Beyaz Saray’dan Süreç Vurgusu
Beyaz Saray Sözcüsü Karoline Leavitt, kararın Adalet Bakanlığı ve Beyaz Saray Hukuk Ofisi tarafından kapsamlı şekilde ele alındığının altını çizdi. Leavitt, sürecin siyasi saiklerle değil, tamamen hukuki ölçütler kapsamında değerlendirildiğini açıkladı.
“Adalet Bakanlığı ve Beyaz Saray Hukuk Ofisi’nden oluşan nitelikli hukukçular başkana ulaşan her af talebini ayrıntılı biçimde değerlendirir.”
Bu ifadeler, alınan kararların şeffaf ve sistematik bir şekilde incelendiğini gösteriyor.

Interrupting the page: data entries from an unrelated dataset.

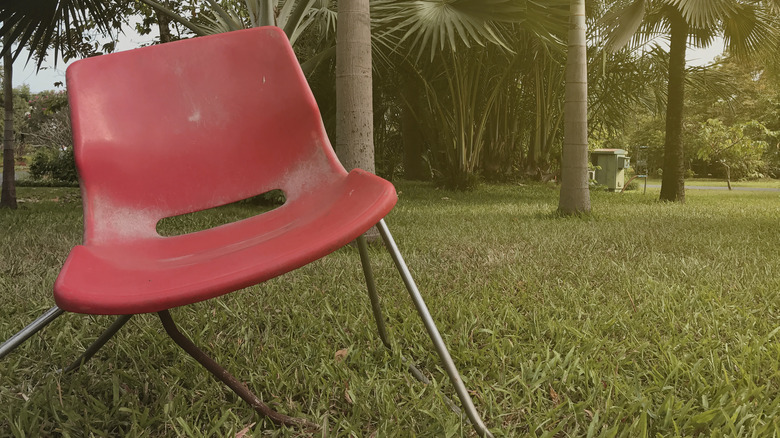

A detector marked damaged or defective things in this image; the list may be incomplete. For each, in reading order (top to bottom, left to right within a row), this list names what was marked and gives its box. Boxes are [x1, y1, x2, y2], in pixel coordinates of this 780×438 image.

rusty metal leg [0, 304, 64, 360]
rusty metal leg [63, 314, 133, 372]
rusty metal leg [157, 310, 316, 430]
rusty metal leg [376, 221, 494, 438]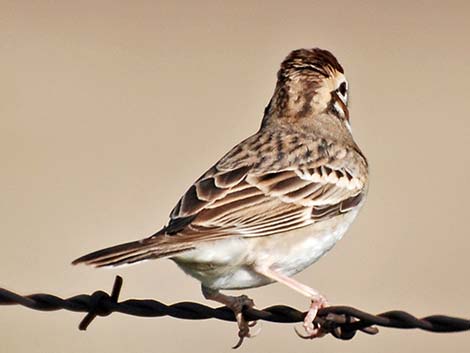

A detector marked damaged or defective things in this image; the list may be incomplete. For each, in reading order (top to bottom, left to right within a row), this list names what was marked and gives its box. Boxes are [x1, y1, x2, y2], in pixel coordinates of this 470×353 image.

rusty wire [0, 274, 468, 340]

Trump ise konuya farklı bakmış ve Zhao’yu şahsen tanımadığını açıkça ifade etmişti. Sözcü Leavitt de bu noktaya dikkat çekerek Başkan’ın beyanlarının yanlış anlaşılmaması gerektiğini vurguladı.
“Başkan, Zhao’yu şahsen tanımadığını kastetti.”
Finansal Olayların Gölgesinde Gelişmeler
Changpeng Zhao, 2023 yılında kara para aklamaya yönelik yeterli önlem almamakla suçlanmış ve dört aylık hapis cezasına çarptırılmıştı. Cezasını tamamladıktan sonra serbest kalan Zhao’nun affı, kripto para dünyasında çeşitli spekülasyonlara yol açtı. Affedilme kararından önce, bazı çevrelerin Binance.US şirketinde pay sahibi olmaya yönelik girişimlerde bulundukları iddia edildi. Ancak ilgili kuruluşlar bu haberlerin siyasi maksat taşıdığını öne sürdü.
Wall Street Journal’ın iddiasına göre Trump’a yakın World Liberty Financial, affın gerçekleşme ihtimaline karşı Binance’in ABD’deki şirketinin paylarına ilgi gösterdi. Binance cephesinden ise bu tür iddialara mesafeli bir yaklaşım sergileniyor.
Uluslararası finans kuruluşları da bu sürece dahil olmuş durumda. Reuters’ın ortaya koyduğu bilgiler ışığında, Abu Dabi merkezli MGX’in 2 milyar dolarlık bir yatırım planı gündemde ve bu yatırımda World Liberty’nin geliştirdiği bir stablecoin’in kullanılacağı konuşuluyor. Binance CEO’su Richard Teng ise, şirketin bu konuda bir dahli olmadığını vurguladı.
“Şirketimiz, alınan yatırım kararlarına dahil değildir.”
Tüm bu gelişmeler, Binance’in kurucusuna yönelik af kararının sadece hukuki bir mesele değil, aynı zamanda ekonomi ve siyaset dünyalarını etkileyen geniş kapsamlı bir gündem maddesi olduğunu ortaya koyuyor. Açıklamalar, sürecin bir tarafının yasal titizlik, diğer tarafının ise siyasi tartışmalarla şekillendiğini net biçimde gösteriyor.
Çeşitli kurum ve kişilerce yapılan açıklamalar, gelişmelerin ardındaki sürecin titizlikle yönetildiğini yansıtıyor. Olayın detaylarında affın siyasi bir hamle mi, yoksa tamamen hukuki bir gereklilik mi olduğu yönünde düşünceler birbirinden ayrılıyor. Olan biten, ABD’de adli kararların ne denli politik sorgulamalara açık olduğunu bir kez daha ortaya koyuyor.